──────── Data shown ────────
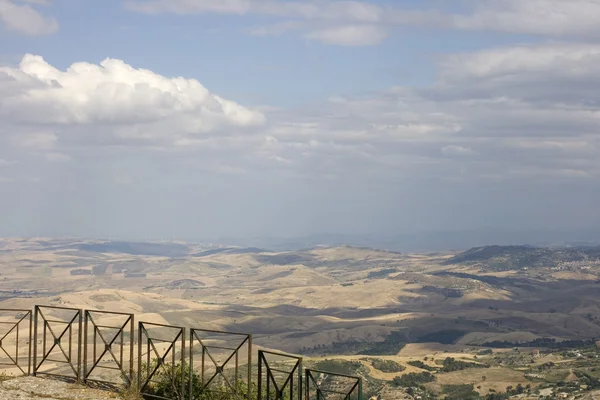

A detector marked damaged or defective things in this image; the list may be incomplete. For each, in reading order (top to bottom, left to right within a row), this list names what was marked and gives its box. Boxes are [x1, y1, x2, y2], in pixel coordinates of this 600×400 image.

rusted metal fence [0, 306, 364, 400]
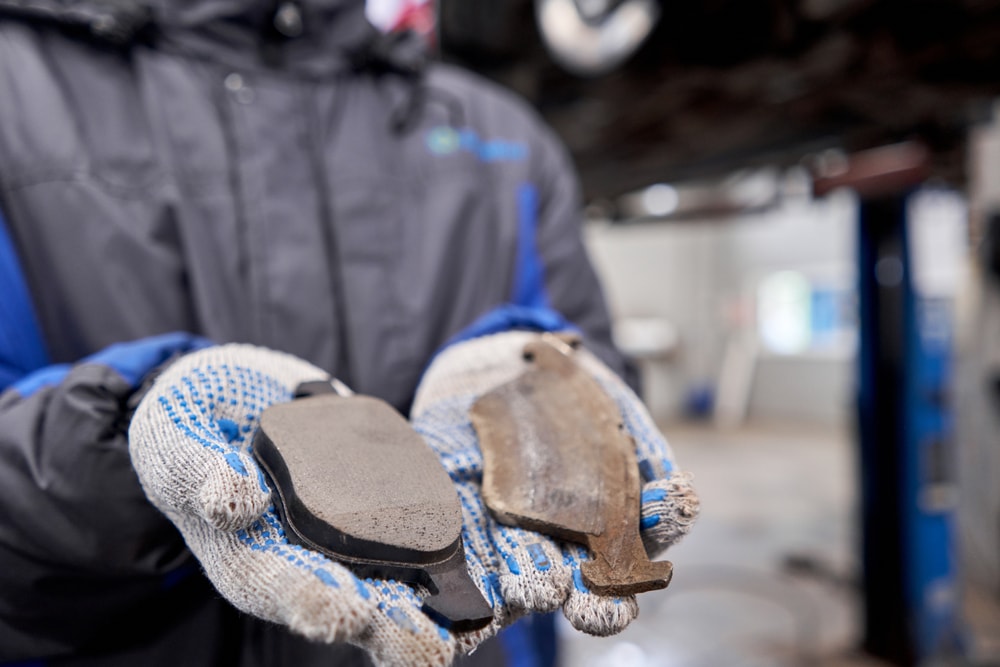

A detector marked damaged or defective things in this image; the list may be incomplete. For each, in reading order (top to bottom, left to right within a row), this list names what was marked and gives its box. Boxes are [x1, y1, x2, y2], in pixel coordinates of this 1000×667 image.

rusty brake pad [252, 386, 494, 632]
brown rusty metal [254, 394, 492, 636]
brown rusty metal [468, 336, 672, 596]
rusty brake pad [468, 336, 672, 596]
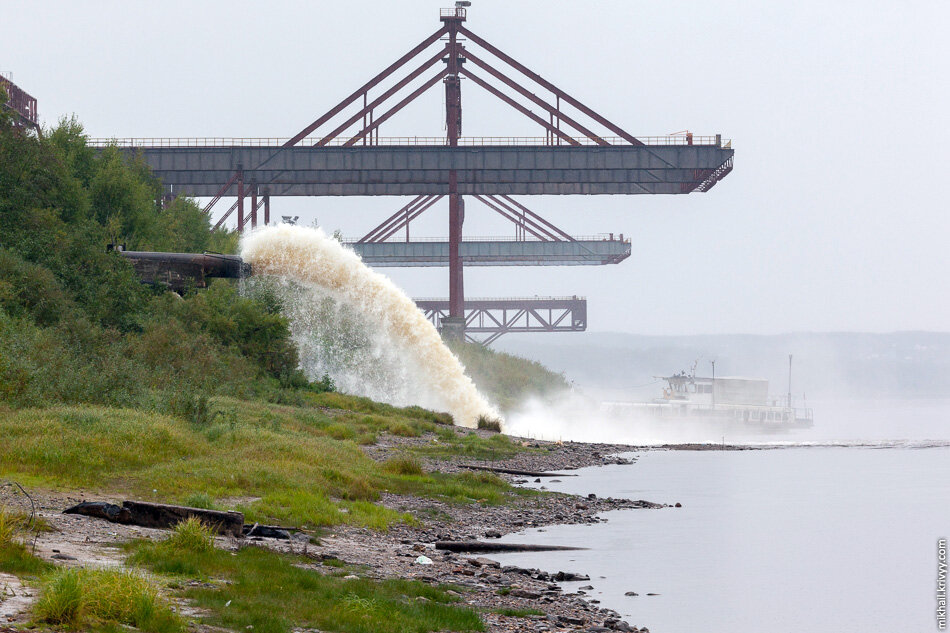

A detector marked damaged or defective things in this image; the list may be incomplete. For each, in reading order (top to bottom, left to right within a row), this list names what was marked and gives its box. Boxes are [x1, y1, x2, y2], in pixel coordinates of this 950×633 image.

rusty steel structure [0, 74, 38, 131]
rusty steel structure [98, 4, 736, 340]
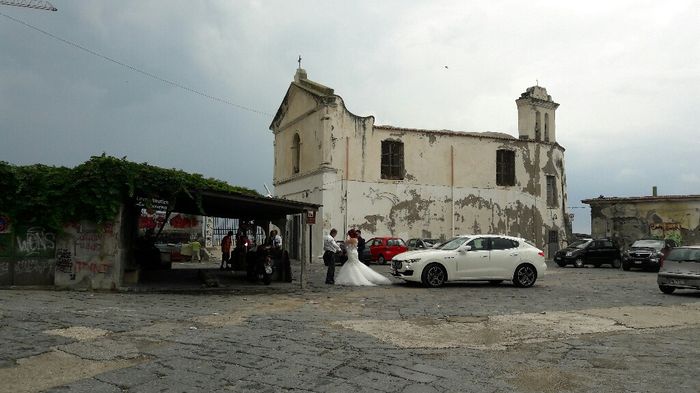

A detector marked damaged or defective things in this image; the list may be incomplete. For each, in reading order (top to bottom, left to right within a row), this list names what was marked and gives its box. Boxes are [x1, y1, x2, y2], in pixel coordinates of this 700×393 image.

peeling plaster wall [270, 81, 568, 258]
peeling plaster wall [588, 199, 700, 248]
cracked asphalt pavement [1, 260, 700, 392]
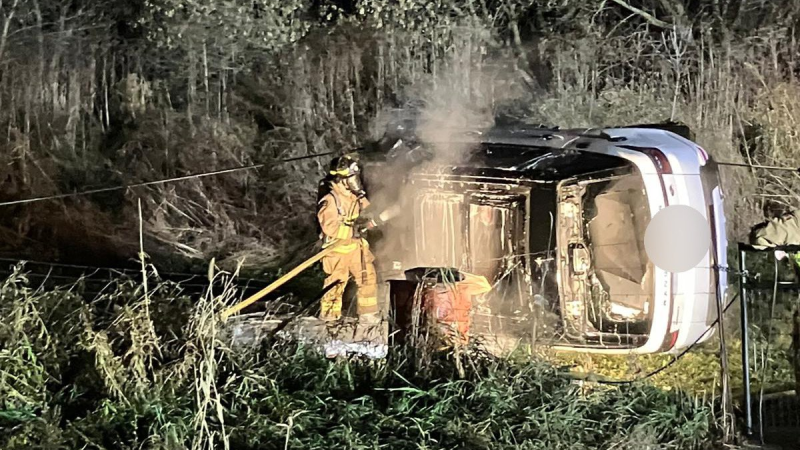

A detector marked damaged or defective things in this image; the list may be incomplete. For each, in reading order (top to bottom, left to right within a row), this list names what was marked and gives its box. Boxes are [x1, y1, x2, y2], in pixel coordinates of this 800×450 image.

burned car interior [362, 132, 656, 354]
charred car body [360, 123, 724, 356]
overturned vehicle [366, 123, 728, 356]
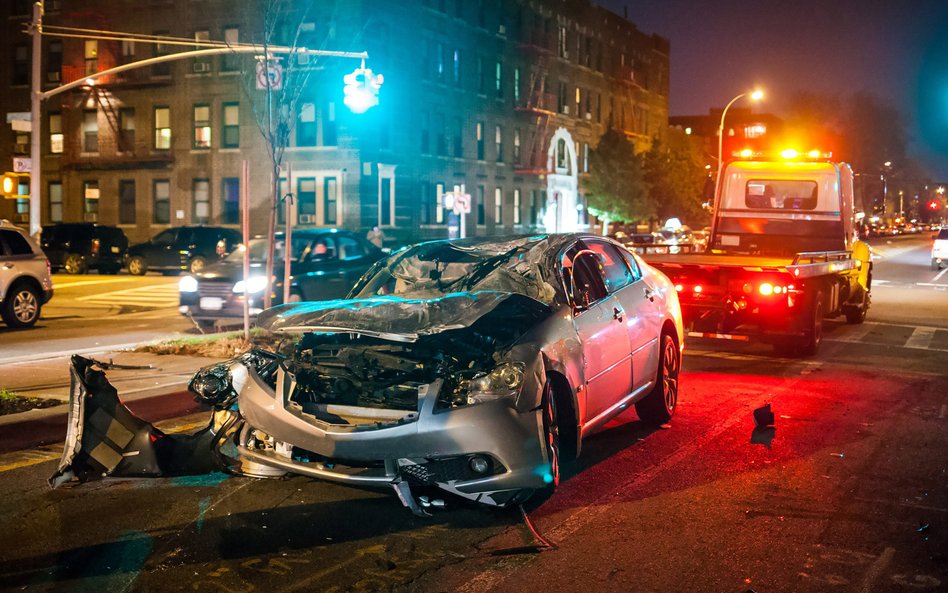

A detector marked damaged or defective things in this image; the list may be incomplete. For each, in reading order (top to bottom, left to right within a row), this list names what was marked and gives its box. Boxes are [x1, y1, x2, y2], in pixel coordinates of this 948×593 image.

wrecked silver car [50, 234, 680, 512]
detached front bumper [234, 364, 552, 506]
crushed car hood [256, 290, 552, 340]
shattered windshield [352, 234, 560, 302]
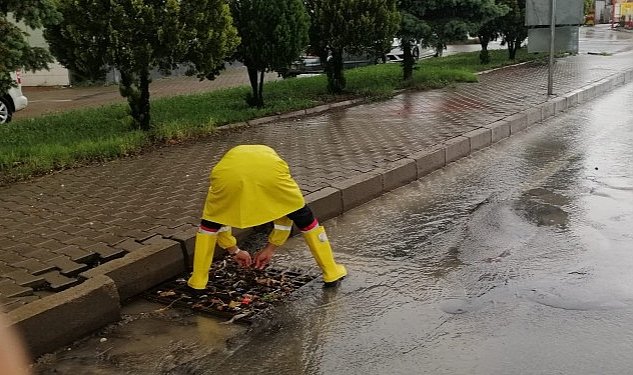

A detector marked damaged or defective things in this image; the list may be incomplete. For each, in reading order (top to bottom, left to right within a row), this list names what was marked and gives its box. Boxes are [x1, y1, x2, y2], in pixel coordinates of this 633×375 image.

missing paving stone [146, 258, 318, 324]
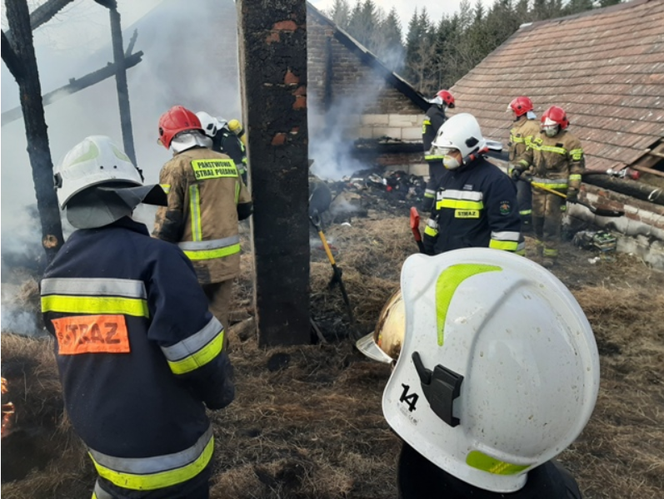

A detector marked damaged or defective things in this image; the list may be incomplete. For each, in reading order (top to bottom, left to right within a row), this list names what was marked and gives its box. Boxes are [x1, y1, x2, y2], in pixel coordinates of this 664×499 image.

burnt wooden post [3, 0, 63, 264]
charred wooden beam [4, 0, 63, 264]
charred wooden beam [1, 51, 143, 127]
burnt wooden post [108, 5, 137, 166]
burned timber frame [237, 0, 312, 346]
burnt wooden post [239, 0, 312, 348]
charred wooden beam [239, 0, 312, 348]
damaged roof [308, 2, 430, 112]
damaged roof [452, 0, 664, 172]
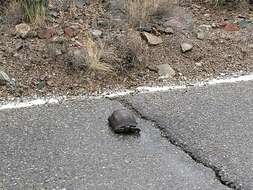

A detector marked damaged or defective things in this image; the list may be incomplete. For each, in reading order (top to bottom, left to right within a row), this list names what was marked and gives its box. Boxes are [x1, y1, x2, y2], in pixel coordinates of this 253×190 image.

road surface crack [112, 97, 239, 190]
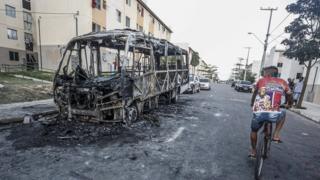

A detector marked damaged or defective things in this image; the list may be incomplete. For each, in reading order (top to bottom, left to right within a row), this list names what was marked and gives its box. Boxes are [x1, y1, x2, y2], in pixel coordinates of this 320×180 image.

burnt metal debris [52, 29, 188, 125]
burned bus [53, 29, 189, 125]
────────
For every record above, repeat the text exactly and omit any picture.

** Expected answer **
A detector marked damaged or defective things in this image; the list may be incomplete. For each, in reading order (top to bottom, left to right within a row), this list names what was marked and gives its box. Boxes are [x1, y1, x2, y2], in pixel coordinates of this 600×400 image.

rusted metal fence [0, 306, 364, 400]

A detector marked damaged or defective things in this image; the list may be incomplete. For each, in reading order (top to bottom, left to right within a row), this list names what was marked and gives its box. Boxes are [x1, y1, x2, y2], in pixel coordinates of this 1000×667 image.

rusty brake pad [252, 386, 494, 632]
brown rusty metal [254, 394, 492, 636]
brown rusty metal [468, 336, 672, 596]
rusty brake pad [468, 336, 672, 596]

A detector marked damaged or defective things in this image; the list may be incomplete. For each, in reading order (top to bottom, left to right within a row), this list names what was marked and gives its box. Boxes are [x1, y1, x2, y2], in pixel coordinates of this 950×633 image.

rusty steel structure [0, 74, 38, 131]
rusty steel structure [98, 4, 736, 340]

A detector marked damaged or defective things in this image; the list may be incomplete. For each, in reading order (top to bottom, left to right within a row), this list names what was marked and gives its box. Boxes are [x1, y1, x2, y2], in pixel coordinates of this 700×393 image.

peeling plaster wall [270, 81, 568, 258]
peeling plaster wall [588, 199, 700, 248]
cracked asphalt pavement [1, 260, 700, 392]

A detector marked damaged or defective things in this image; the list may be incomplete. For each, in reading order (top to bottom, left to right within a row), this list names what was marked and gives its box. Boxes are [x1, y1, x2, y2], in pixel coordinates of this 800×450 image.

burned car interior [362, 132, 656, 354]
charred car body [360, 123, 724, 356]
overturned vehicle [366, 123, 728, 356]

A detector marked damaged or defective things in this image; the list may be incomplete. For each, in reading order (top to bottom, left to right within a row), this list names what was marked and gives its box. Boxes are [x1, y1, x2, y2], in pixel coordinates of this 948×593 image.

wrecked silver car [50, 234, 680, 512]
detached front bumper [234, 364, 552, 506]
crushed car hood [256, 290, 552, 340]
shattered windshield [352, 234, 560, 302]

A detector marked damaged or defective things in this image; the list may be incomplete. For each, in reading order (top to bottom, left to right within a row), this list names what was marked and gives its box. Boxes are [x1, y1, x2, y2], in pixel coordinates of this 633×375 image.

missing paving stone [146, 258, 318, 324]

A detector marked damaged or defective things in this image; the list may be incomplete. For each, in reading order (top to bottom, left to right within a row), this list names what was marked and gives its box. Boxes are [x1, y1, x2, y2], in pixel coordinates of this 664×499 image.

burnt wooden post [3, 0, 63, 264]
charred wooden beam [4, 0, 63, 264]
charred wooden beam [1, 51, 143, 127]
burnt wooden post [108, 5, 137, 166]
burned timber frame [237, 0, 312, 346]
burnt wooden post [239, 0, 312, 348]
charred wooden beam [239, 0, 312, 348]
damaged roof [308, 2, 430, 112]
damaged roof [452, 0, 664, 172]

A detector marked damaged or defective things in this image; the list may be incomplete. For each, in reading order (top to bottom, left to right within a row), this list names what was marked and gives its box. Boxes are [x1, y1, x2, y2], in pixel coordinates of this 253×190 image.

road surface crack [112, 97, 239, 190]

A detector marked damaged or defective things in this image; the list may be incomplete. For each, in reading order (top to bottom, left to right within a row), this list names what was marked and gives its box. Boxes are [x1, y1, x2, y2], in pixel coordinates of this 320×180 image.

burnt metal debris [52, 29, 188, 125]
burned bus [53, 29, 189, 125]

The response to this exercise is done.